──────── Material shown
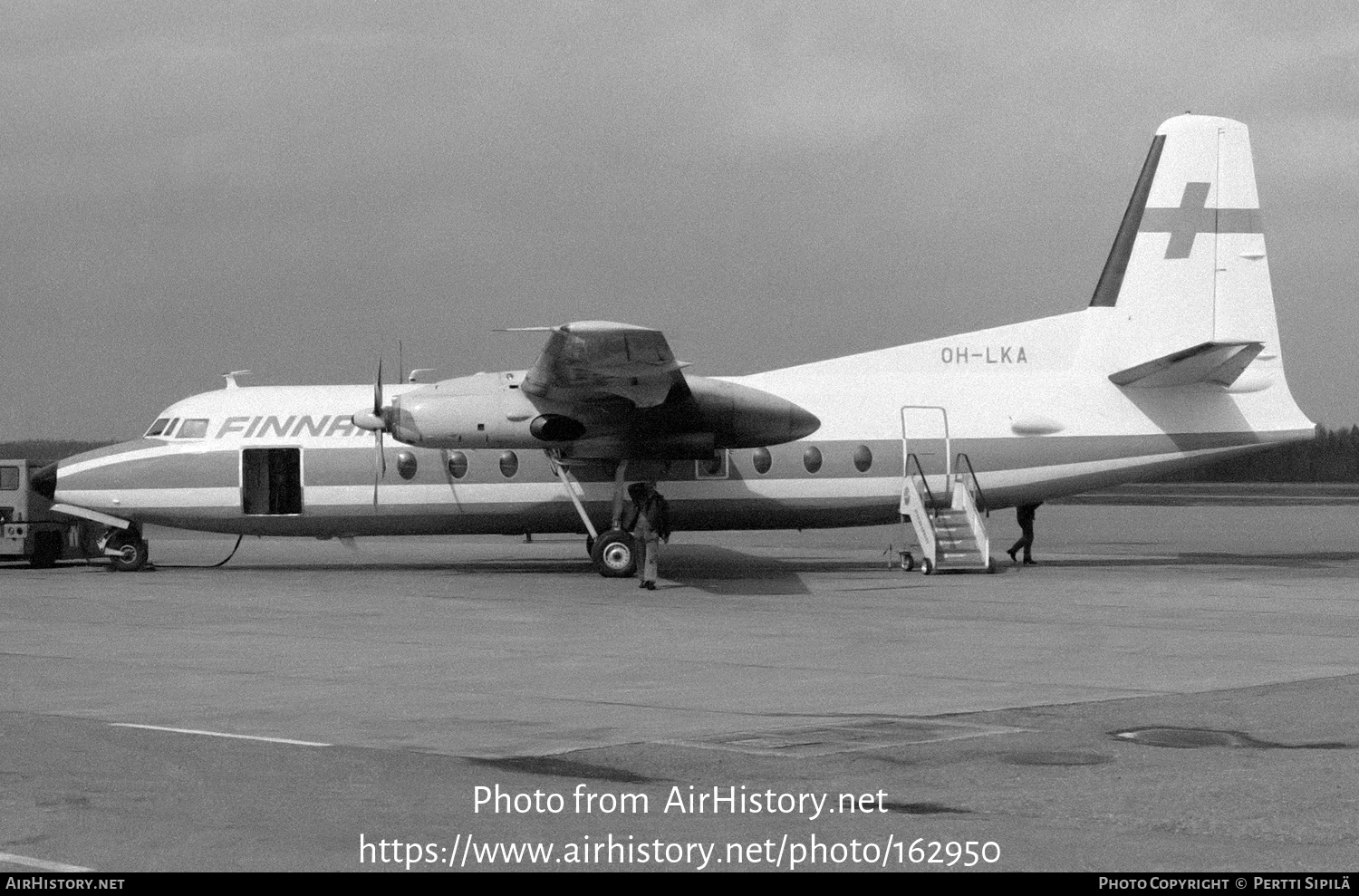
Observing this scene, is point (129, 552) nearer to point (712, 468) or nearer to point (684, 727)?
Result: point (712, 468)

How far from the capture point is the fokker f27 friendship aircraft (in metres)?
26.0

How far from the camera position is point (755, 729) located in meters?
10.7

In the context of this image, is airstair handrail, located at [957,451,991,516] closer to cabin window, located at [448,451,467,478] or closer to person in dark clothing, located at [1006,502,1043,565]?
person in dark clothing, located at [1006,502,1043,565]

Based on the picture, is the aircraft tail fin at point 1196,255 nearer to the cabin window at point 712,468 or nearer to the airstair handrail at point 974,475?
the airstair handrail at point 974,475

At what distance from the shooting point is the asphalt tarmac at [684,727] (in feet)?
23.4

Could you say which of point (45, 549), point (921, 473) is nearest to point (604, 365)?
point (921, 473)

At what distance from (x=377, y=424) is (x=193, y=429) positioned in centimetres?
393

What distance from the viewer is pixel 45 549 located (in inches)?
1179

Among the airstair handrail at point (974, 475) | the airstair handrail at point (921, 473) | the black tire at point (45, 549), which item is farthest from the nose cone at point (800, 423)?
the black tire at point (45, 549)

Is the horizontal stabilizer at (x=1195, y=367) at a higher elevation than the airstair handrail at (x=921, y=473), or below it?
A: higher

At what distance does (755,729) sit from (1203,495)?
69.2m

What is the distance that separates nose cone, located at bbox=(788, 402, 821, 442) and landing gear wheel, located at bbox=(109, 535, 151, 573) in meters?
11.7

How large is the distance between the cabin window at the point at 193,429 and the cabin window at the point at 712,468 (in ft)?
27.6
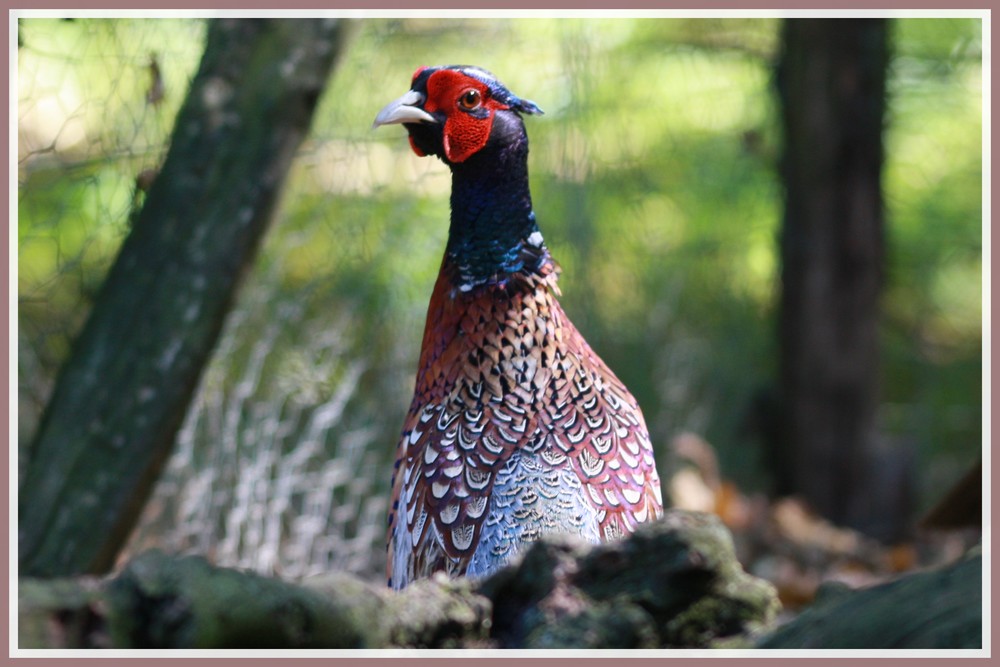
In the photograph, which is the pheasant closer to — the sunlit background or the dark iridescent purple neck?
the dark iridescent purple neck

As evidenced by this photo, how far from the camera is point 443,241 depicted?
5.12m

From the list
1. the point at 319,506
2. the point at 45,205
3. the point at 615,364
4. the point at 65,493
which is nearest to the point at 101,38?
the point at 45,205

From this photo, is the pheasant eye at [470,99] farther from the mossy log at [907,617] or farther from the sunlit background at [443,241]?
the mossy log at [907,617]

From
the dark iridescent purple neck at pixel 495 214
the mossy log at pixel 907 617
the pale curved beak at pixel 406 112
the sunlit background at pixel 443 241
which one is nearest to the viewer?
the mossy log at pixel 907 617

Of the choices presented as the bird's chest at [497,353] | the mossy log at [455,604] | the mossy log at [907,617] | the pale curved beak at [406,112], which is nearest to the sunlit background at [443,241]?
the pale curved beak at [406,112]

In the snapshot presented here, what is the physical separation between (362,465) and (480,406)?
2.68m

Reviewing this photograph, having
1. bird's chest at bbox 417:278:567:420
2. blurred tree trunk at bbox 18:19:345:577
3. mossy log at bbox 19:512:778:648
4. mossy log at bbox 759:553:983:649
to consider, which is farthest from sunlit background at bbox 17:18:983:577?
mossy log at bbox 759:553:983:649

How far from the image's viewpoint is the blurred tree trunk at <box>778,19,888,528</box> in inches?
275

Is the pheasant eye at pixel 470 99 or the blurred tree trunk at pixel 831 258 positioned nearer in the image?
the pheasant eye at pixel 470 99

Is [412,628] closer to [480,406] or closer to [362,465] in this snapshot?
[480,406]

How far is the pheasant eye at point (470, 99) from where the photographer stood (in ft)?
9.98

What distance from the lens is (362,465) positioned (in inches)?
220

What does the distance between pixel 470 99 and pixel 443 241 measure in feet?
────────────────
──────── Material shown
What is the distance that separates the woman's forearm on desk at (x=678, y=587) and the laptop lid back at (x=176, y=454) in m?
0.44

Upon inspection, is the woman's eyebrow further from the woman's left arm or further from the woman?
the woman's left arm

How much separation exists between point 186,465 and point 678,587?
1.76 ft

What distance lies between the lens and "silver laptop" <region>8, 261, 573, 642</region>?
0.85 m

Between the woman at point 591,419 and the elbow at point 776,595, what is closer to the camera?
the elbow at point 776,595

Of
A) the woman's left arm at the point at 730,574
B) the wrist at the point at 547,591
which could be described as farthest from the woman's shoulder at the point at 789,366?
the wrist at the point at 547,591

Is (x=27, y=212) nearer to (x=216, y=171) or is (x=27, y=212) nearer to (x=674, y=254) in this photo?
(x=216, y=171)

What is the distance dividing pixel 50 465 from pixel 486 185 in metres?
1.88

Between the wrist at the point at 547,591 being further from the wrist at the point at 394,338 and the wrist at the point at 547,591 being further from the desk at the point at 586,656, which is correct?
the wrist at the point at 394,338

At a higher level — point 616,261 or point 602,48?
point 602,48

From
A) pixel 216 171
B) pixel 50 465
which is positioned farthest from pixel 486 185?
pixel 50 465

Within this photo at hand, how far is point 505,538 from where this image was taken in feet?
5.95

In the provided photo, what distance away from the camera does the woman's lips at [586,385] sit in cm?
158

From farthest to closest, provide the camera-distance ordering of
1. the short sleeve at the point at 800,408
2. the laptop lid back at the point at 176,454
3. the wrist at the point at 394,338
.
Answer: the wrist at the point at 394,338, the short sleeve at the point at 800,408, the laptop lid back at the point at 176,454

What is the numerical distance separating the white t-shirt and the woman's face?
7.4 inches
────────────────
▶ _Set problem_: Report each line of the data above that contains the word “curved”, copying those lines in full. Matches must have the same letter case.

▶ _Full answer_:
the pale curved beak at pixel 406 112
Of the choices presented as the bird's chest at [497,353] | the mossy log at [455,604] | the mossy log at [907,617] | the pale curved beak at [406,112], which is nearest to the sunlit background at [443,241]?
the pale curved beak at [406,112]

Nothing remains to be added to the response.